PRZEPYCH vs. CHRONIK – Duell mit ungleichen Waffen 

Ja, wo ist denn hier bitte schön die Gemeinsamkeit? Okay, etwas weit hergeholt, aber CHRONIK sind auf dem Label für unlabelbares und PRZEPYCH müssten demnach ein auf diesem Label sein. Beide Bands sind wohl auch eher Seitenprojekte von bekannteren Bands ihres Genres. Außerdem glaube ich berechtigterweise zu vermuten, dass der Herr Nussbaum (Bellerpark Records), und auch vielleicht CHRONIK selber, PRZEPYCH mögen würden.

Wenn man sich einmal auf den Humor eingelassen hat, den PRZEPYCH aus Polen zweifelsohne haben, ist das wirklich ein Vergnügen. Und in Zeiten von Google-Übersetzer und Co ist das ja auch für Menschen, die des polnischen Zungenschlags nicht so mächtig sind, recht leicht machbar. Über die Lingua Franca Englisch stellt die Band (oder das Projekt) ja auch offline Hilfe zur Verfügung. Die Absurditäten eines untergehenden Europas kann man freilich nur mit ordentlich Zynismus ertragen, weshalb das fröhlich-bunte Trash-No Wave-Gebräu genau das verspielte Format ist, das es braucht. Will sagen, das Kleid passt zum Inhalt. Das Lachen ist natürlich jederzeit dazu gedacht, im Halse stecken zu bleiben. Komplex, vertrackt, doppelbödig, hier noch eine Kurve, da noch ein Abzweig: Kleine und große Entdecker freuen sich. Die reale Gefahr gehackt zu werden und diesen spaßigen Sperrbildschirm ‚Final Warning‘ auf dem Schirm zu haben, das haben wir alle schon mal gehört und manchmal schon selbst erlebt. Wieviel Humor in den schriftlichen Ausführungen steckt, zeigt die Vertonung dieses Textes. Ganz großes Kopfkino! Die Ähnlichkeiten zu KURWS sind natürlich gegeben: Vertracktheit und lange instrumentale Strecken. Gängig geht anders.

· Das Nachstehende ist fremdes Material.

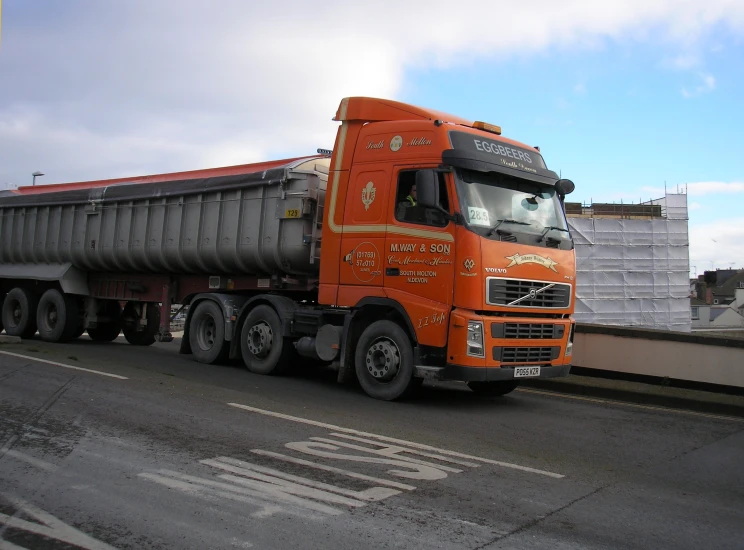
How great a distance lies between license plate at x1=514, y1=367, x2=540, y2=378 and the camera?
862 centimetres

Dafür sind CHRONIK wohl zuständig. Die Band (oder auch das Projekt?) aus Mitgliedern von EA80 und KLOTZS erzeugen genau den passenden düsteren Teppich aus warmer Melancholie und Weltabgewandtheit, in den ich mich so gerne fallen lasse. Im Gegensatz zu TROOPS OF THE SUN, an denen ja auch Maul maßgeblich mit rumschraubt, wird hier in Deutsch gesungen, was in meinen Augen auch der wesentliche Unterschied ist. Dadurch fühle ich mich natürlich auch noch mehr an EA80 erinnert. Ich kann Junge und Maul vermutlich stimmlich eh nicht richtig unterscheiden. Musikalisch, vermute ich, ist Maul der Mann für de epischen Momente. Da fühle ich mich hier auch wieder bestätigt. Auf drei von vier Seiten bekomme ich hiervon die gesamte Bandbreite. Bevor es aber dann zu ausrechenbar wird, groovt es auch schonmal wie bei ‚Avatar ISO Superstar‘. So verbreitet das eine unglaublich schöne Endzeitstimmung jenseits von Kalenderspruch-Lyrik und neumodischen Postpunkgeklimper von der NERVENigen Sorte. Diese eigene Liga ist in Deutschland unerreicht, denn sie berührt und ist dennoch vom Fremdschamverdacht befreit. Ihren Höhepunkt findet dieses Album in ‚Verfolgungsjagd‘. Diese scheinbar spielerische Leichtigkeit und Souveränität schifft mich in die Schwärmerei. Gegen Ende des Albums gerate ich dann in musikalische Alptraumlandschaften der Marke Hieronymus Bosch, wenn dort auf einmal Donald Trump auftaucht. Das ist eben auch ein geniales Arrangement der Songs. Und dieser Traum findet auf einer (standesgemäß) Edding-etched vierten Seite zum vorläufigen Ende der Nacht. Man sollte ihnen 5000 Euro-Sofortrente schenken, damit sie den ganzen Tag Musik machen können.